[Pasaje propuesto]:
El cristianismo no nos propone en absoluto una imagen perfeccionista y exigente de Dios. Todo lo contrario: Nos presenta la debilidad de Dios y la debilidad humana como comienzo del camino. Sin embargo, a este horizonte tampoco hay que entenderlo como permisivo de parte de Dios o poco responsable de parte del hombre. No se trata de consentir la debilidad por la debilidad misma o de favorecer lo que en ella está caído. No se nos ofrece el quedarnos perezosame­nte en nuestro pecado. Se nos exhorta a asumir nuestra debilidad para que Dios la transforme con nuestra humilde colaboración.

Este camino es consolador y duro a la vez. En cuanto nunca nos permite desesperar de nuestra debilidad por demasiada que fuere es, ciertamente, muy con­solador; y, en cuanto, que inevitablemente tenemos que aceptar nuestra debilidad es, sin lugar a dudas, duro. Nuestras entumecidas soberbias no muerden el polvo tan fácilmente. La humildad es la llave que abre la «puerta estrecha» (Mt 7,13-14) de la que nos habla el Evangelio.

No se trata de una debilidad «desintegradora» de la personalidad sino una «debilidad consolidada» por el don de Dios que todo lo sana. Tenemos una debilidad «desintegrada» cuando nos encerramos en nosotros mismos o nuestra debilidad «consolidada» cuando no abrimos a Dios que reconcilia todas nuestras heridas. La madurez y la santidad no se realizan a pesar de nuestras debilidades sino en virtud de ellas.

Cuando el pecado queda redimido y reconciliado, entra – misteriosamente – a formar parte del camino que Dios quiso para nosotros. Todo queda incluido en Dios, también aquello que, en un determinado momento, nos alejó de Dios. Cuando estamos cerca de Dios, todo nos acerca a él; cuando estamos lejos, todo nos hace de obstáculo Cuando se retorna al amor, la muerte queda vencida.

El Profeta Jeremías le decía a Israel: …«¡Qué hermoso te parece tu camino en busca del amor! En verdad hasta con tus maldades aprendiste tus caminos»… (Jr 2,33). También el Apóstol Pablo entona su himno triunfal a la providente misericordia de Dios, aún en los signos humanos más negativos: …«Si Dios está con nosotros; ¿Quién estará contra nosotros?… ¿Quién nos separará del amor: La tribulación, la angustia, la persecución, el hambre, la desnudez, los peligros, la espada?… En todo salimos victoriosos gracias a Aquél que nos amó. Ni la muerte ni la vida, ni los ángeles, ni lo presente ni lo futuro, ni lo que está en lo alto, ni lo que está en lo profundo; nada ni nadie podrá separarnos del amor de Dios»… (Rm 8,31-39).

[Consigna de trabajo 1]: Transcriba de nuevo el fragmento del pasaje sobre la debilidad humana comprendido entre «Cuando el pecado» y «muerte queda vencida.», ambos inclusive.
[Consigna de trabajo 2]:
Responda a las siguientes preguntas sobre el pasaje acerca de la debilidad humana:
(a) ¿Qué es la llave que abre la «puerta estrecha» de la que habla el Evangelio?
(b) ¿En virtud de qué se realizan la madurez y la santidad?
(c) ¿Qué profeta dirigía a Israel las palabras citadas de Jr 2,33?

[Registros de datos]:
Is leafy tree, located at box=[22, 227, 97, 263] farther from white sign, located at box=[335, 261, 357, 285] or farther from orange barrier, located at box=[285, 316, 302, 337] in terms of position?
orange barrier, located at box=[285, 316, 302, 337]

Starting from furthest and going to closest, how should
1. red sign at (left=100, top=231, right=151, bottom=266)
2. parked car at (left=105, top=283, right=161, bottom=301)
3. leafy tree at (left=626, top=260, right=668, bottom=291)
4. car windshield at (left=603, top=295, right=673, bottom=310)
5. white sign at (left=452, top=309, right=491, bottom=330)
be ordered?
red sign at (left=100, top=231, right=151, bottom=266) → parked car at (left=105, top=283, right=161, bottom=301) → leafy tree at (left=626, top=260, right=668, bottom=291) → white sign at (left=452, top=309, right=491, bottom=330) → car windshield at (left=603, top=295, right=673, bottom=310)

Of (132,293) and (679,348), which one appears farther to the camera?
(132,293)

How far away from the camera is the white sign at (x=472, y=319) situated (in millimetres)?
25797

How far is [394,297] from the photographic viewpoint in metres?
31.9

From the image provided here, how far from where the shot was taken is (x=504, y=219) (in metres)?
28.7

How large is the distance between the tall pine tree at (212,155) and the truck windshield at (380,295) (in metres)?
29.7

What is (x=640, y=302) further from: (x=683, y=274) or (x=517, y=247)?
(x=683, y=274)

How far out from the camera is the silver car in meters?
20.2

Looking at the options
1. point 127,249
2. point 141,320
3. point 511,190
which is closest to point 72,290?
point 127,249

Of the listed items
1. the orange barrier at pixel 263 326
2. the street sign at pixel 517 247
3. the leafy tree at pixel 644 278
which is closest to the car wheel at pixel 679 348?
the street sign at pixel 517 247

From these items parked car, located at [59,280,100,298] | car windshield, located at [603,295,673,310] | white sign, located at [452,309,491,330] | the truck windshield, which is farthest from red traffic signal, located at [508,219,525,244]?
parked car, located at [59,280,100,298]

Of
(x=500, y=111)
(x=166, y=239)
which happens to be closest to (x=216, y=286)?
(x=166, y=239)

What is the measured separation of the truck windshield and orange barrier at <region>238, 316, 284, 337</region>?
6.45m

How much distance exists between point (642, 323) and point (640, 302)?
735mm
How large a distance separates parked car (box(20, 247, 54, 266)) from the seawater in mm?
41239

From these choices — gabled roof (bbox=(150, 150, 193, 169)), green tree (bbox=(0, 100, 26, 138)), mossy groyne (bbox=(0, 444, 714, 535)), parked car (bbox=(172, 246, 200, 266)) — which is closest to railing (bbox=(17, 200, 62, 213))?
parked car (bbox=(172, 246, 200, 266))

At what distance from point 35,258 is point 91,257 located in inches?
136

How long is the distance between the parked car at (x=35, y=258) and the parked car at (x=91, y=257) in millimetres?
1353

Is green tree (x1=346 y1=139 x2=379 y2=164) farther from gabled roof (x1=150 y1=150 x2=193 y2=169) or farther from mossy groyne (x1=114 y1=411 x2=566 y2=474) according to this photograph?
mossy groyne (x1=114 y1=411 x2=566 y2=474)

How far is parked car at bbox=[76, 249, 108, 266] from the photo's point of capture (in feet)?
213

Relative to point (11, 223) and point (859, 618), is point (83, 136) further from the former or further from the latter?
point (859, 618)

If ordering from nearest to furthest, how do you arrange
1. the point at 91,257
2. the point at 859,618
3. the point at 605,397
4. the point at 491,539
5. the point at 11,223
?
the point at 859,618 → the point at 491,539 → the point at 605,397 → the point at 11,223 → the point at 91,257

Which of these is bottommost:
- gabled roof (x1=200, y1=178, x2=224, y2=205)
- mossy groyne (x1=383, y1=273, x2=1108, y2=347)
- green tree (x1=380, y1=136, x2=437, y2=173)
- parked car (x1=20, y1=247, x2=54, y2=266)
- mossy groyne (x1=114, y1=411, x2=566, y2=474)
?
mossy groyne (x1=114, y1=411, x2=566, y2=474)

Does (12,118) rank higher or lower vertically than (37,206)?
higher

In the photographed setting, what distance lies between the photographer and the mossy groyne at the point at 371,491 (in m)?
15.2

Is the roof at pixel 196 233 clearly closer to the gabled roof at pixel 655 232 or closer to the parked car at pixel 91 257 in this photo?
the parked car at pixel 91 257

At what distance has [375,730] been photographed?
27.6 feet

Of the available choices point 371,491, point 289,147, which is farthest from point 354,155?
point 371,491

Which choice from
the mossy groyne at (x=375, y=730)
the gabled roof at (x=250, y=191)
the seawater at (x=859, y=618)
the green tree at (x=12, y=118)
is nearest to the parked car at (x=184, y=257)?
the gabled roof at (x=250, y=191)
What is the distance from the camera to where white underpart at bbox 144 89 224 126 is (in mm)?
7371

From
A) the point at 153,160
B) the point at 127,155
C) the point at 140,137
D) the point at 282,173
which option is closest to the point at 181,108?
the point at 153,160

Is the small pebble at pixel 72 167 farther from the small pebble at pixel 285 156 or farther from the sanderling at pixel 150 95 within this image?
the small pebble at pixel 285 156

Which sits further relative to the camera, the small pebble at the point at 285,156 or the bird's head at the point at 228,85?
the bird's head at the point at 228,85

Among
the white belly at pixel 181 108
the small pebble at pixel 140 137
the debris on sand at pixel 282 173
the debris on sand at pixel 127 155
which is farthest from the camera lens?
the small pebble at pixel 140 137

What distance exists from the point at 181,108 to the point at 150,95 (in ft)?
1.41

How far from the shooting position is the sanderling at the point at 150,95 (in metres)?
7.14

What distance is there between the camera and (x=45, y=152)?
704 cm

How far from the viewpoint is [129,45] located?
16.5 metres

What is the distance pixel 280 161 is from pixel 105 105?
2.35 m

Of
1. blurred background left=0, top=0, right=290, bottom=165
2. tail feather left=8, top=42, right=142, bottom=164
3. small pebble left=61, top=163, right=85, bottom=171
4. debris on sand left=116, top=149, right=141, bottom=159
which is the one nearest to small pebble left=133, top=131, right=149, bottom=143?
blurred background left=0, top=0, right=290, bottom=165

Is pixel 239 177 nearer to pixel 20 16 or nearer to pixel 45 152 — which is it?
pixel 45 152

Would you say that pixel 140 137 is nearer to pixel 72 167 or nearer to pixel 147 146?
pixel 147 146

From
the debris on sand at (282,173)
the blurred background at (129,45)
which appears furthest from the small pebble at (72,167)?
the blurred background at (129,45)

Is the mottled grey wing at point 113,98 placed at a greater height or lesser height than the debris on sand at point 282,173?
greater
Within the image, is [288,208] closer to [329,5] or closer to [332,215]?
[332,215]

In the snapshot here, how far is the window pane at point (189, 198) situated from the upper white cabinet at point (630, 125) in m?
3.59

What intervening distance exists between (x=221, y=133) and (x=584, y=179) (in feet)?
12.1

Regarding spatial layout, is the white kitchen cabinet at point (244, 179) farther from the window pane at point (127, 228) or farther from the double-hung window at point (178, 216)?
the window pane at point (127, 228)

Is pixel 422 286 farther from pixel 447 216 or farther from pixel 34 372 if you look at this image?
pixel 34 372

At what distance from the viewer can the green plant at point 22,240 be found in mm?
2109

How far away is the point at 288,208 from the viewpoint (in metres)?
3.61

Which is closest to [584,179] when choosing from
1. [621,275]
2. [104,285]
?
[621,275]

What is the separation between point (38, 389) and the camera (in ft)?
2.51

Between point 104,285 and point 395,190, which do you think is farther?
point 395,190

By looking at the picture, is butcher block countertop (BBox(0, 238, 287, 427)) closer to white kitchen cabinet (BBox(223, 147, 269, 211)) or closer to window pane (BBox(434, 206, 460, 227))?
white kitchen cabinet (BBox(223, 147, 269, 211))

==

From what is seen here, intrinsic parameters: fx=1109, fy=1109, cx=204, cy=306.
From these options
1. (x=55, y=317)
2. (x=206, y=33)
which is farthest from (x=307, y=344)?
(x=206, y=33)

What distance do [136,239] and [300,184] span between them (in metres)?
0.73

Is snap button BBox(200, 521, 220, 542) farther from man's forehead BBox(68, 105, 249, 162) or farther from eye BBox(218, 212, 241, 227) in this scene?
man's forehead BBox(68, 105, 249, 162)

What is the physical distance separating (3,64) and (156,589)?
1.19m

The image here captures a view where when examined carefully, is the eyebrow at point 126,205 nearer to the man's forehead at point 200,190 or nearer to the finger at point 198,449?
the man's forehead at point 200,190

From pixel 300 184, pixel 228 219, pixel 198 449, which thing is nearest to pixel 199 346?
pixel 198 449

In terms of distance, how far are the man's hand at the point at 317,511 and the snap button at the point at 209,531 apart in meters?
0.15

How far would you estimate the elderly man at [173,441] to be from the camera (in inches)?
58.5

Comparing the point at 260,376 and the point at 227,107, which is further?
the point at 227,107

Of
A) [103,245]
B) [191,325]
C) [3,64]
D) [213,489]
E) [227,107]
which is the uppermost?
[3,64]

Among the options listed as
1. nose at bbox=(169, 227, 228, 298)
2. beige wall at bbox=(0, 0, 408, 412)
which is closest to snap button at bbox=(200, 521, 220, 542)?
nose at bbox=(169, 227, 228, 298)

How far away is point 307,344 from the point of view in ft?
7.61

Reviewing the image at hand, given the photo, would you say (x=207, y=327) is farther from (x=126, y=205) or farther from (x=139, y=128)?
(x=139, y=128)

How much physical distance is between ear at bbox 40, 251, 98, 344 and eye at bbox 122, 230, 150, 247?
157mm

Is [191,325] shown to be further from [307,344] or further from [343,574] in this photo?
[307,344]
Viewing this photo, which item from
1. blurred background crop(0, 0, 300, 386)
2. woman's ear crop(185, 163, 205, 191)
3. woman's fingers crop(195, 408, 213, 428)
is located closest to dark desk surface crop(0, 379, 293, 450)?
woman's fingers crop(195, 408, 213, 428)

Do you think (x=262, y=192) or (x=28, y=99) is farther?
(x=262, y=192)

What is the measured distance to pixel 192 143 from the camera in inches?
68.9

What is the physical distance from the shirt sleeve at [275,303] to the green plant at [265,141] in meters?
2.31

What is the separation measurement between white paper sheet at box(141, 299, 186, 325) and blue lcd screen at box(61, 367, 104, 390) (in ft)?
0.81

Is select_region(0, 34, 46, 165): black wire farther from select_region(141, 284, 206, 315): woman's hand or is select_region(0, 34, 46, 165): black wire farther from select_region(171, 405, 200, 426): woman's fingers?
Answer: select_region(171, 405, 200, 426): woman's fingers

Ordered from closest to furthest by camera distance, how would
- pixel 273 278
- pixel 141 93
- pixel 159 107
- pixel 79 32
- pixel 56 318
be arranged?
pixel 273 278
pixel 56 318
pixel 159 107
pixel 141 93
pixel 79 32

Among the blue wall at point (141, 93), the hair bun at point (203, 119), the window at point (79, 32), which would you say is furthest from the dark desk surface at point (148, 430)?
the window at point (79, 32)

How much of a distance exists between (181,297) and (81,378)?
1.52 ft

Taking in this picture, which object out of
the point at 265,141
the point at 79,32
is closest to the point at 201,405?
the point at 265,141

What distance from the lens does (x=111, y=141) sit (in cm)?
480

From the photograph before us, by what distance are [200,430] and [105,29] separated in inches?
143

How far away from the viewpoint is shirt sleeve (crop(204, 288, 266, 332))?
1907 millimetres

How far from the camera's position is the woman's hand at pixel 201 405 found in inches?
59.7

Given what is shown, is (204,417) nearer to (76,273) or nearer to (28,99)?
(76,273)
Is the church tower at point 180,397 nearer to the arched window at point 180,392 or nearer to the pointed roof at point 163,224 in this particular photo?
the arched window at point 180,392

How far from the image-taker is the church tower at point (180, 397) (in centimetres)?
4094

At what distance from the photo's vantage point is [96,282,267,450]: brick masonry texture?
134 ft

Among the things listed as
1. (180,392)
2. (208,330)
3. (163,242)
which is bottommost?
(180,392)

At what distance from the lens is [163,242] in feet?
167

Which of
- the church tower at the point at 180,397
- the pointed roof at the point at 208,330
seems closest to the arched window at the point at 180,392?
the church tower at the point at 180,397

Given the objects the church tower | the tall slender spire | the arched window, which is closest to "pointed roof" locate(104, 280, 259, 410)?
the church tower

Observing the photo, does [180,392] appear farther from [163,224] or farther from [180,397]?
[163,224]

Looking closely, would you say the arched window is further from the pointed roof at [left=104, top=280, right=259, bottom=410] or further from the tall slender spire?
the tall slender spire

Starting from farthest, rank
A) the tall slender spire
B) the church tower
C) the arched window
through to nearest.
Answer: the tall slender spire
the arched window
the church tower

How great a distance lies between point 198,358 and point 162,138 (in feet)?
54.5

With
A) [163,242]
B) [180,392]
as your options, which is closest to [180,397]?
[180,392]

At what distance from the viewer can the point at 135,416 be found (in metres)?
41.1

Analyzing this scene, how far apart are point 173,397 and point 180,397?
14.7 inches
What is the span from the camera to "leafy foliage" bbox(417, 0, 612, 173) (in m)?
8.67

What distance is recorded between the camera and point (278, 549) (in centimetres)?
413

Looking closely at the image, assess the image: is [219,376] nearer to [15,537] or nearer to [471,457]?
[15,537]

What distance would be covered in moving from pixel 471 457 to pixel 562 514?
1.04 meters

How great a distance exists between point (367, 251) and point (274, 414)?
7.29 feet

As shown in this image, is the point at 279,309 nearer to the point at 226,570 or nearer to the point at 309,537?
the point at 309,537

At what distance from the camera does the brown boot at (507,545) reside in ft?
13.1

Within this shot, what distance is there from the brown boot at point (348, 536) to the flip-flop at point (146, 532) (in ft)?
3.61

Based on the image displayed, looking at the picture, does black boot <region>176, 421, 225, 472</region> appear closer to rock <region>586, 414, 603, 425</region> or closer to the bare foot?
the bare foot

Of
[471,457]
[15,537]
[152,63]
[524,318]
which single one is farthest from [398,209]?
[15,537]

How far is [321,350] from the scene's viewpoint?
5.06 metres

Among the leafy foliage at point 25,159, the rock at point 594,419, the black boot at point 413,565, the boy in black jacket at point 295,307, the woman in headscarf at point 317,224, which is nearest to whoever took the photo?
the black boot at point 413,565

[Resultado del ejercicio 1]:
Cuando el pecado queda redimido y reconciliado, entra – misteriosamente – a formar parte del camino que Dios quiso para nosotros. Todo queda incluido en Dios, también aquello que, en un determinado momento, nos alejó de Dios. Cuando estamos cerca de Dios, todo nos acerca a él; cuando estamos lejos, todo nos hace de obstáculo Cuando se retorna al amor, la muerte queda vencida.

[Resultado del ejercicio 2]:
(a) La humildad.
(b) En virtud de nuestras debilidades.
(c) El profeta Jeremías.